--- 読む文章 ---
══════════════════════════════
たこわさ

アニメやゲーム、映画・本などのレビュー・感想・情報を中心にお送りする雑多ブログ。

竜ノ湖太郎「ミリオン・クラウン 2」感想――一真に突きつけられたのは「終わってしまった過去」と「誰も知らぬ未来」

ミリオン・クラウン2 (角川スニーカー文庫)

ようやく読了しました。
かなりのボリュームで、一言で言えば「大満足」でした。*1

作者氏のツイートを拝見したところ、一部書店では売り切れ続出とのこと。
やはりラノベ読者層の中にも、こういった「文字数と世界観の暴力」みたいな密度の濃い物語を求めていた人が多かった、ということでしょうか?*2

前巻を上回る376ページというボリュームに加えて、同作者の「問題児シリーズ」のオーディオドラマもおまけに付く*3という点も魅力的だったのかも。

(以下ネタバレ含む)

本作は、既に人類の文明がほぼ滅んでしまった未来が舞台。と言っても人々に絶望の色は無く、劇的に変わってしまった地球環境の中で、必死にあがいて生きている。
近年のラノベと言うと、アニメ化されている作品の傾向から見るに、「やり直し」*4だとか「チートで無双」だとか、比較的ストレスが少ないものが多い印象なので、この「絶望的な状況下の中でも必死にあがく」という世界観はもしかすると浮いているのかもしれませんが――私的にはそれがむしろ心地よく感じます。
══════════════════════════════
--- 提供情報 ---
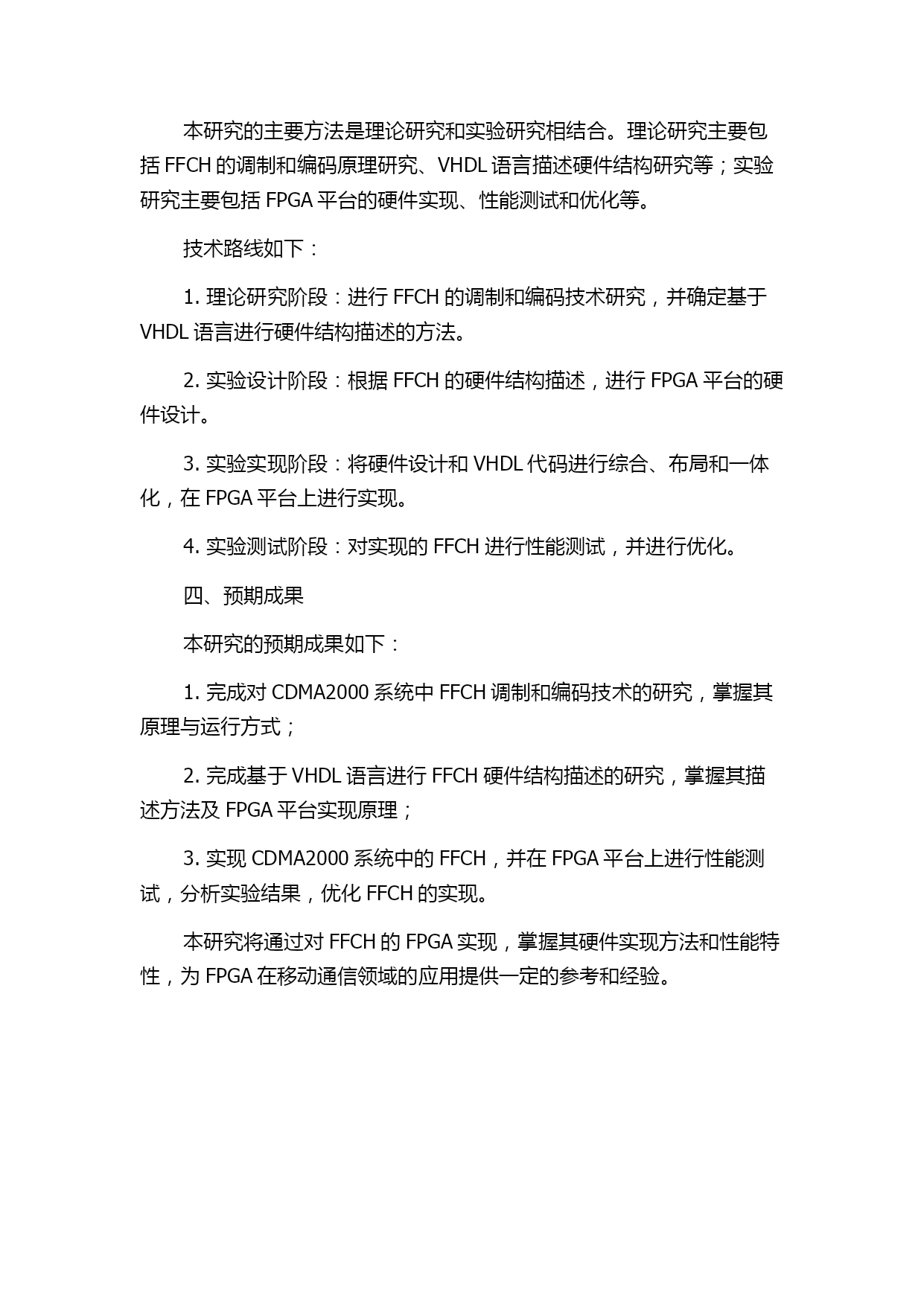 本研究的主要方法是理论研究和实验研究相结合。理论研究主要包括 FFCH 的调制和编码原理研究、VHDL 语言描述硬件结构研究等；实验研究主要包括 FPGA 平台的硬件实现、性能测试和优化等。

技术路线如下：

1. 理论研究阶段：进行 FFCH 的调制和编码技术研究，并确定基于 VHDL 语言进行硬件结构描述的方法。

2. 实验设计阶段：根据 FFCH 的硬件结构描述，进行 FPGA 平台的硬件设计。

3. 实验实现阶段：将硬件设计和 VHDL 代码进行综合、布局和一体化，在 FPGA 平台上进行实现。

4. 实验测试阶段：对实现的 FFCH 进行性能测试，并进行优化。

四、预期成果

本研究的预期成果如下：

1. 完成对 CDMA2000 系统中 FFCH 调制和编码技术的研究，掌握其原理与运行方式；

2. 完成基于 VHDL 语言进行 FFCH 硬件结构描述的研究，掌握其描述方法及 FPGA 平台实现原理；

3. 实现 CDMA2000 系统中的 FFCH，并在 FPGA 平台上进行性能测试，分析实验结果，优化 FFCH 的实现。

本研究将通过对 FFCH 的 FPGA 实现，掌握其硬件实现方法和性能特性，为 FPGA 在移动通信领域的应用提供一定的参考和经验。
══════════════════════════════
--- 課題 ---
「ミリオン・クラウン 2」の感想文のうち、「やはりラノベ読者層の中にも、」を含む箇所から始めて「球環境の中で、必死にあがいて生きている。」で終わる部分を、一字一句変えずに再掲してください。 提供された行は、ここでは使う必要がありません。

--- 回答 ---
やはりラノベ読者層の中にも、こういった「文字数と世界観の暴力」みたいな密度の濃い物語を求めていた人が多かった、ということでしょうか?*2

前巻を上回る376ページというボリュームに加えて、同作者の「問題児シリーズ」のオーディオドラマもおまけに付く*3という点も魅力的だったのかも。

(以下ネタバレ含む)

本作は、既に人類の文明がほぼ滅んでしまった未来が舞台。と言っても人々に絶望の色は無く、劇的に変わってしまった地球環境の中で、必死にあがいて生きている。